◆ DIRECTION
Output all the data exactly. Pictures do not belong in the copy.
◆ ◆ ◆ ◆ ◆
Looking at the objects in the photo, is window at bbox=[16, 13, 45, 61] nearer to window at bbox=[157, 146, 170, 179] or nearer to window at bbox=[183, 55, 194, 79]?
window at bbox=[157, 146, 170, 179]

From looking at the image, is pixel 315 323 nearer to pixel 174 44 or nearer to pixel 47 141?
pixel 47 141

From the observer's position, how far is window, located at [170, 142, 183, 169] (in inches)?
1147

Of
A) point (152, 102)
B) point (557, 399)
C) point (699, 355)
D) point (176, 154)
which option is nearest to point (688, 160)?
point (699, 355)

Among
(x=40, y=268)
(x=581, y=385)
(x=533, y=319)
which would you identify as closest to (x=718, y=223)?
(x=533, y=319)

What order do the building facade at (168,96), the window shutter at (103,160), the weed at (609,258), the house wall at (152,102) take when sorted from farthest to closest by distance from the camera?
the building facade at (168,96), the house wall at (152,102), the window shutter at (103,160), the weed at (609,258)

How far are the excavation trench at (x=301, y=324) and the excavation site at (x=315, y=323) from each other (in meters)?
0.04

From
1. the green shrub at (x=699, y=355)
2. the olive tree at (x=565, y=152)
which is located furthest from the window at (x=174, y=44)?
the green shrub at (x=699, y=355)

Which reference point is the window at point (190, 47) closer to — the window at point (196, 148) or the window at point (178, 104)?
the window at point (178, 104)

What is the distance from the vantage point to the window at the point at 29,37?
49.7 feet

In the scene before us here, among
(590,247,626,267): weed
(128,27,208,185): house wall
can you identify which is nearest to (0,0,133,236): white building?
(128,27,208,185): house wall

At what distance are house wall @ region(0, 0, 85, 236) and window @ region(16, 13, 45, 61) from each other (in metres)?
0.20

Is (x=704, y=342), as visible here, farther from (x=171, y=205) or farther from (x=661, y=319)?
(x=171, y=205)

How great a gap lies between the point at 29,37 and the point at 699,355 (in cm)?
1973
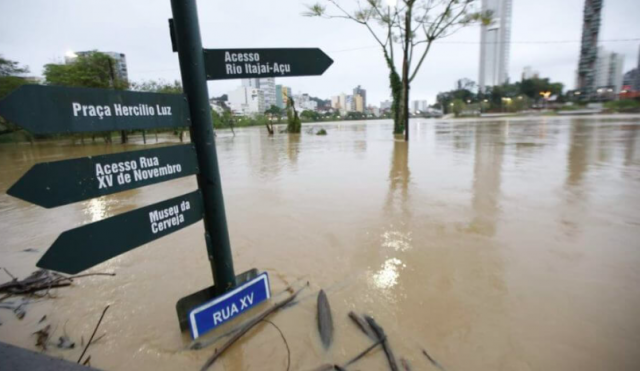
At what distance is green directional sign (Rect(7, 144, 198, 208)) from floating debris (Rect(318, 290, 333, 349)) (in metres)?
◆ ◆ ◆ ◆ ◆
◆ SOLUTION BELOW
Looking at the objects in the photo, is window at bbox=[16, 13, 45, 61] nearer to window at bbox=[157, 146, 170, 179] or nearer to window at bbox=[183, 55, 194, 79]?
window at bbox=[157, 146, 170, 179]

From looking at the image, is pixel 315 323 nearer to pixel 174 44 or nearer to pixel 47 141?
pixel 47 141

From the observer's position, how far is window, located at [170, 142, 183, 169] (in inches)?
1147

Of
A) point (152, 102)
B) point (557, 399)
C) point (699, 355)
D) point (176, 154)
which option is nearest to point (688, 160)?
point (699, 355)

Among
(x=40, y=268)
(x=581, y=385)
(x=533, y=319)
which would you identify as closest to (x=718, y=223)?
(x=533, y=319)

What order do the building facade at (168,96), the window shutter at (103,160), the weed at (609,258), the house wall at (152,102) take when sorted from farthest to closest by distance from the camera?
the building facade at (168,96), the house wall at (152,102), the window shutter at (103,160), the weed at (609,258)

How far are the excavation trench at (x=301, y=324) and the excavation site at (x=315, y=323) from each other (in meters)?
0.04

From
1. the green shrub at (x=699, y=355)
2. the olive tree at (x=565, y=152)
which is located furthest from the window at (x=174, y=44)?
the green shrub at (x=699, y=355)

Which reference point is the window at point (190, 47) closer to — the window at point (196, 148) or the window at point (178, 104)?
the window at point (178, 104)

What is the distance from the vantage point to the window at the point at 29,37?
49.7 feet

In the scene before us here, among
(590,247,626,267): weed
(128,27,208,185): house wall
can you identify which is nearest to (0,0,133,236): white building?
(128,27,208,185): house wall

At what distance are house wall @ region(0, 0, 85, 236) and window @ region(16, 13, 45, 61) from each other (in metres)?
0.20

Is (x=704, y=342), as visible here, farther from (x=171, y=205) or farther from (x=661, y=319)?
(x=171, y=205)

How great a gap lies between the point at 29,37 and the point at 699,355 (in cm)?
1973
At what distance is green directional sign (Rect(7, 144, 198, 208)) from floating debris (Rect(318, 290, 333, 349)) (in metres)?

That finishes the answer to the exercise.